Sono in pochi a ricordare anche Catherine Pozzi, nata a Parigi nel 1882 in una famiglia colta e ricca. Il padre, Samuel, medico illustre, frequentava i migliori salotti dell’aristocrazia e dell’alta borghesia, ospitando nel proprio Marcel Proust e Barbey D’Aurevilly, i fratelli Goncourt e Sarah Bernhardt. Inquieta, versatile, viaggiatrice, a venticinque anni aveva sposato un prestante e vanesio scrittore di vaudevilles, ma il matrimonio era finito presto in un crescendo di delusioni. Nel 1910, dopo la nascita del figlio Claude, aveva scoperto di essere malata di tisi. Era stata colta da un furore di apprendere e aveva studiato teologia e matematica, fisica e letteratura. Stimata da Paulhan e da Rilke, amici e corrispondenti, nel 1920 aveva incontrato Paul Valéry. Era così iniziato un amore passionale e tempestoso, fatto di un intenso scambio intellettuale, ma anche di una straziata, impossibile comunione, e terminato otto anni dopo. Di recente, si è cominciato a prestare attenzione sia alla sua singolare figura di donna, sia alle sue opere: dalle poesie, le uniche finora tradotte in italiano, al romanzo autobiografico, Agnès, che uscì anonimo e fu a lungo attribuito a Valéry, e soprattutto al Journal, il diario che tenne dal 1913 alla morte, nel 1934, vero capolavoro nel suo genere. Da una parte, la registrazione precisa e acuminata di persone, avvenimenti, letture e vicissitudini sentimentali quali si presentano nelle circostanze di ogni giorno; dall’altra una meditazione esistenziale, a volte amara, a volte crudele, illuminata da una scrittura densa e pura, capace di rendere conto del tragico destino di una vita e del tormentato inizio di un secolo.

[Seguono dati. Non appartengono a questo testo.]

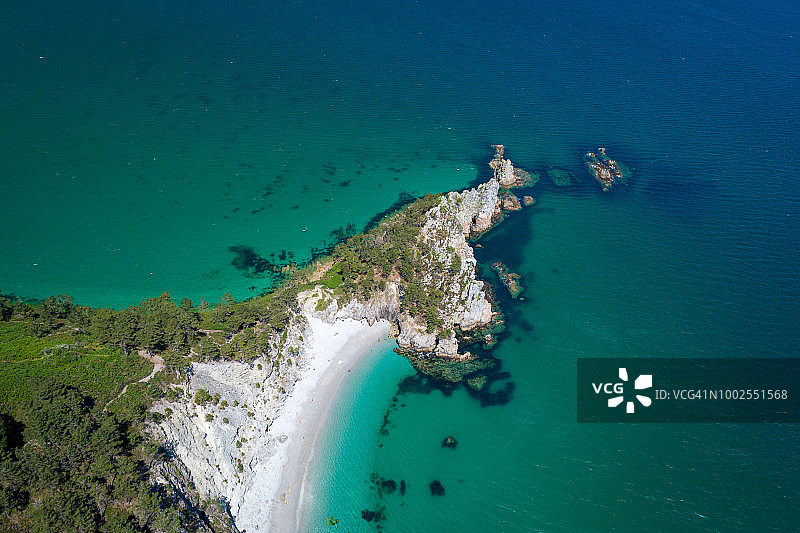 从空中俯瞰法国:圣埃尔诺海滩和维尔热海滩是世界上最美丽的海滩之一图片素材
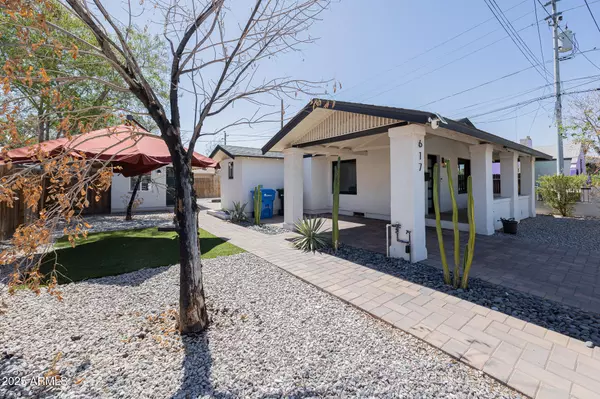 Phoenix, AZ 85006,617 N 14TH Street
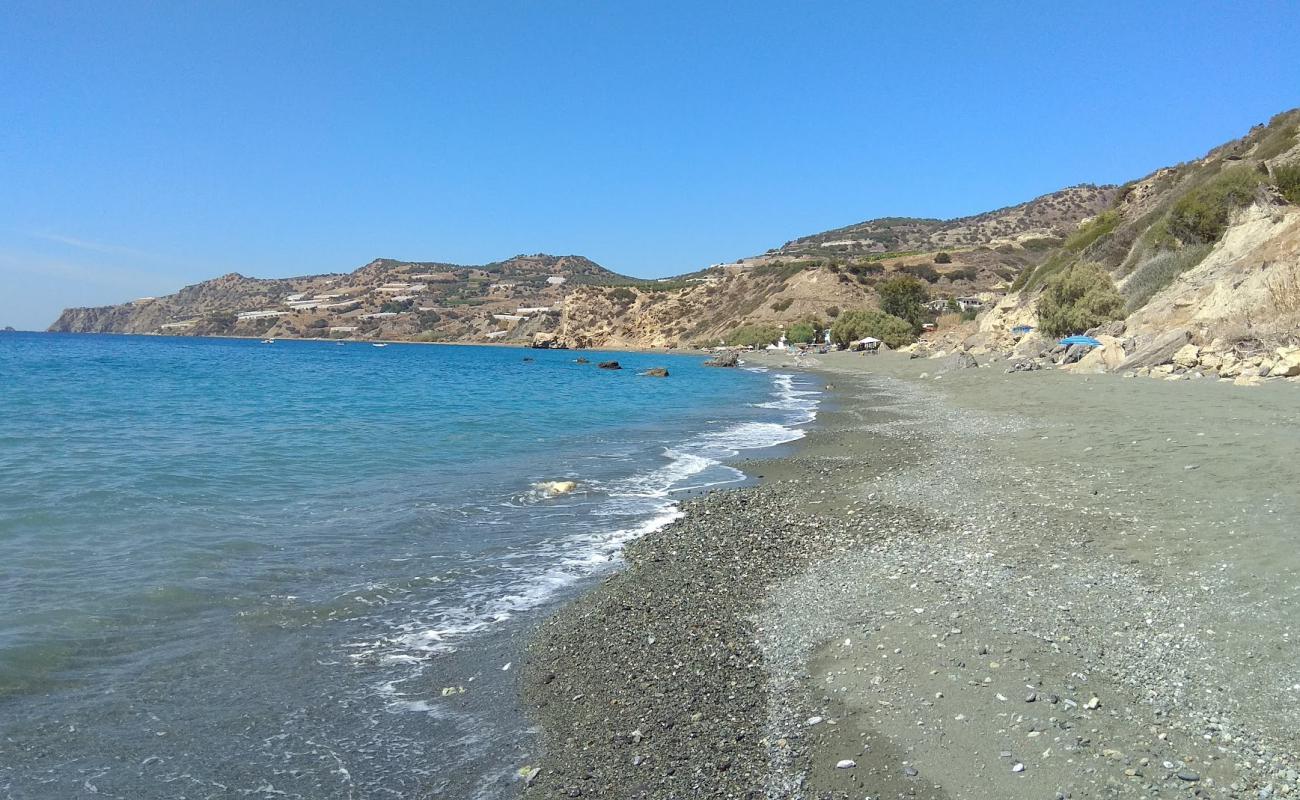 Foto af Tertsa beach med let sand og småsten overflade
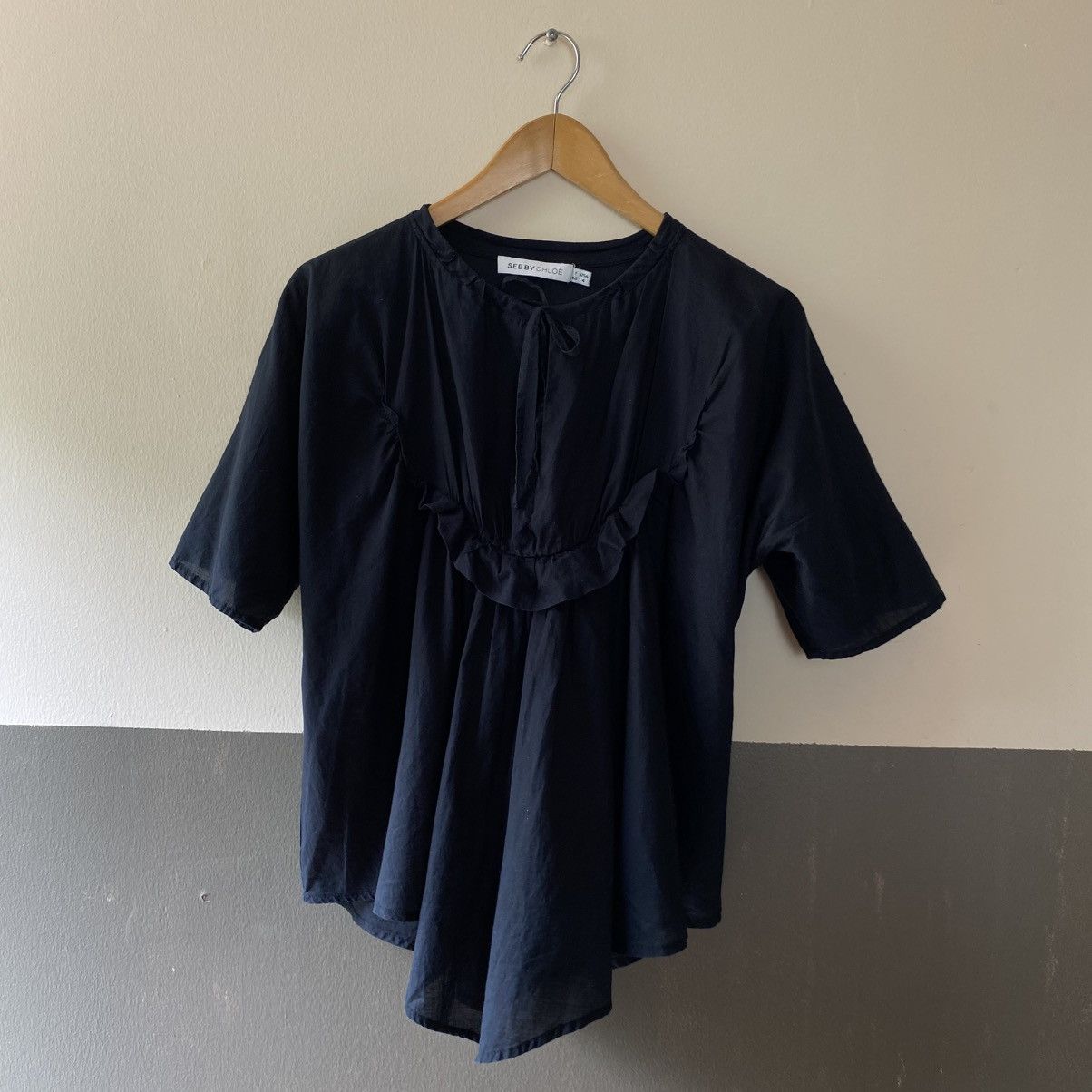 See by Chloe SEE BY CHLOẺ Navy Ruffled Tie-Front Blouse Size S / US 4 / IT 40 - 13 Thumbnail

IN LIBRERIA – Si respira aria di melodramma nel romanzo Per seguire la mia stella (Guanda) di Laura Bosio e Bruno Nacci, tra Storia e invenzione. Un libro che riporta in vita passioni e intrighi del Rinascimento italiano e una straordinaria figura femminile a lungo dimenticata. Siamo a Lucca, città dalle cento torri e dalle cento chiese, dai bastioni possenti, ricchissima e spietata, devota e ribelle, fiera della sua indipendenza. Nel 1515, proprio a Lucca, nasce una donna simile alla sua città, orgogliosa e non domata, condannata a una vita controcorrente dal suo stesso essere donna e da un precoce talento poetico. Figlia di mercanti che esportano le loro finissime stoffe in tutta Europa, Chiara Matraini non è nobile né cortigiana, le sole condizioni che le permetterebbero un riconoscimento pubblico. Nel suo destino c’è un futuro di moglie e madre con un’oscura vita tra le mura di un palazzo. Invece Chiara, forte degli studi che i genitori le hanno consentito, decide di diventare una letterata, di più, una poetessa, pubblicando con il suo nome un volume di Rime che ottiene molti consensi. Una scelta che paga duramente, senza smettere mai di lottare, per amore del figlio, della poesia e dell’uomo a cui si lega dopo la morte del marito, suscitando scandalo. Attorno a lei, un mondo in rapido cambiamento, tra la scoperta di terre fino ad allora sconosciute, la finanza nascente, le inquietudini artistiche, le guerre di dominio e gli aspri conflitti religiosi.